Avant une sortie, il faut donc consulter la réglementation locale : préfecture maritime, direction interrégionale de la mer, mairie, panneaux de plage ou sites dédiés à la pêche à pied responsable. C’est parfois moins spontané que de partir panier sous le bras, mais c’est indispensable.
Ne pas abîmer l’estran : la règle du pêcheur responsable
L’estran n’est pas un simple terrain découvert à marée basse. C’est un milieu vivant, fragile, où cohabitent coquillages, crustacés, algues, vers marins, oiseaux et micro-organismes. Le pêcheur à pied doit donc limiter son impact. Les bons gestes sont connus : remettre les pierres retournées dans leur position initiale, reboucher les trous, ne pas arracher inutilement les algues, ne pas piétiner les herbiers, ne laisser aucun déchet et respecter les installations professionnelles. Le ministère chargé de la mer rappelle aussi l’importance de consulter la météo, le coefficient de marée et l’heure de basse mer avant toute sortie.
La mer remonte vite, parfois plus vite qu’on ne l’imagine. Une sortie familiale peut devenir dangereuse en quelques minutes si l’on se laisse encercler par l’eau, surtout lors des grandes marées ou sur des secteurs découpés par des chenaux.
Après la pêche : fraîcheur, tri et consommation rapide
Une fois les coquillages ramassés, la prudence continue. Il faut éliminer ceux qui sont morts, cassés, ébréchés ou dont l’odeur est suspecte. Les coquillages doivent être conservés rapidement au réfrigérateur et consommés le plus vite possible, idéalement le jour même. Il est aussi recommandé de les laver soigneusement et de les faire dégorger pour éliminer sable et vase. En cas de symptômes après consommation, nausées, vomissements, diarrhées, fièvre, frissons ou maux de tête, il faut consulter un médecin et préciser le lieu et le jour de pêche. Ce signalement peut permettre aux autorités sanitaires d’identifier une contamination et d’éviter d’autres intoxications.

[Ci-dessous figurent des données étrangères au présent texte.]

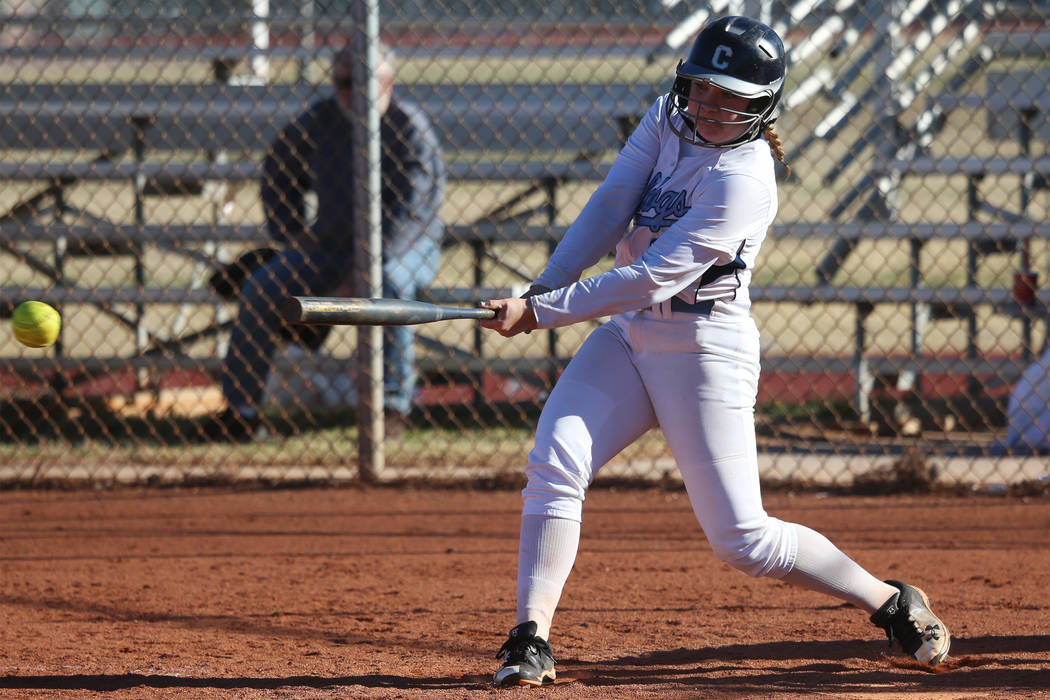 Centennial's Ashlynn Heck (8) hits the ball against Coronado in the softball game at Centennial High School in Las Vegas, Wednesday, March 13, 2019. Erik Verduzco Las Vegas Review-Journal @Erik_Ve ...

Un plaisir simple, à condition de respecter les règles
Ramasser des coquillages fait partie des petits plaisirs du littoral. C’est une activité populaire, accessible, souvent transmise en famille, entre grandes marées, bottes en caoutchouc et paniers qui sentent l’iode. Mais ce plaisir ne doit pas faire oublier que la plage n’est pas un libre-service. Coquillages vides, coquillages vivants, palourdes, coques, moules, huîtres ou oursins : chaque prélèvement a un impact. La réglementation n’est pas là pour décourager les promeneurs ou les pêcheurs amateurs, mais pour protéger la ressource, préserver les milieux naturels et éviter les risques sanitaires.
Avant de remplir son seau, mieux vaut donc adopter le bon réflexe : vérifier la zone, respecter les tailles, limiter sa récolte, surveiller la marée et ne prendre que ce dont on a besoin. C’est à ce prix que la pêche à pied restera ce qu’elle doit être : un plaisir simple, vivant et durable du bord de mer.